By mid-summer 2011 he had hired most of his teachers, many of whom came from Teach for America.  Some of those were right out of college, but some have had real world experience, whether as an assistant district attorney or as an English teacher in China.

STEP 5: Get a space

And course, a school is not a school without a building. Currently, 87 charter schools are “co-located” in New York City public school buildings, while 51 operate in private locales.  In order to get a public school space, Thomas had to present his proposed enrollment numbers to the New York City Department of Education and attend public hearings, during which some schools already in the building his school would inhabit voiced opposition.

However, he had sufficient community support to score a location, and assumed that the issue was settled. Then his school was one of 15 named in a lawsuit brought by the United Federation of Teachers and the National Association for the Advancement of Colored People, which challenges the right of charter schools to co-locate in city buildings.  That case is still pending,however his school was allowed to open.
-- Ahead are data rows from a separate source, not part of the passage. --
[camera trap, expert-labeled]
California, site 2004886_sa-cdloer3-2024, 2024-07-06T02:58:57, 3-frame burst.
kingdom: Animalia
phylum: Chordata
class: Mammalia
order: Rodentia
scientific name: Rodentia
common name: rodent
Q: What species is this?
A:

Those hoping to open a charter school in 2012 will have to wait until the fall for any firm idea of where they can place their schools.

STEP 6: Get students

With a non-charter district school, enrolling students is easy. But with a charter school, parents must make a choice and are often subject to the whims of the lottery process.  Thomas sent out letters and phone calls to all parents of  fourth graders in the surrounding neighborhoods and got 306 applicants for his first lottery.

And just like in the movie “Waiting for Superman,” he and his staff pulled little white balls out of a spinning bingo basket in order to choose the random students who would be selected.

STEP 7: Get it together

Teachers fill out "Exit Tickets" at the end of a training session to mimic what Invictus Prep students will do at the end of each class. MetroFocus/ Melissa Galvez

Thomas hired his operations manager, Irma Samuels, on Aug. 1, with the school set to open only three weeks later. The teachers — all eight of them, plus two academic deans — had been meeting for two weeks to build school culture, plan units and learn about topics like special education.

As a group, the teachers addressed questions they’ve never had to face in the classroom: how, for example, will Invictus Prep students assess their own progress after each class?  What will student orientation look like?

In early August, Thomas had just gotten in a shipment of student desks and chairs from the Department of Education. The phone company was scheduled to come and move around phone lines. The teachers were setting up their classrooms, hanging college banners and encouraging signs on the walls. Some of these tasks are common to all schools, but rarely does a district school leader have to go to Ikea for some desk lamps.

Thomas says he feels good about their readiness for the school year, but warns, “A lot of people tell me, ‘Wow, you’re starting a school, that’s really amazing.’ But it’s important to have perspective that I haven’t done anything yet. We have great potential, we need to execute.”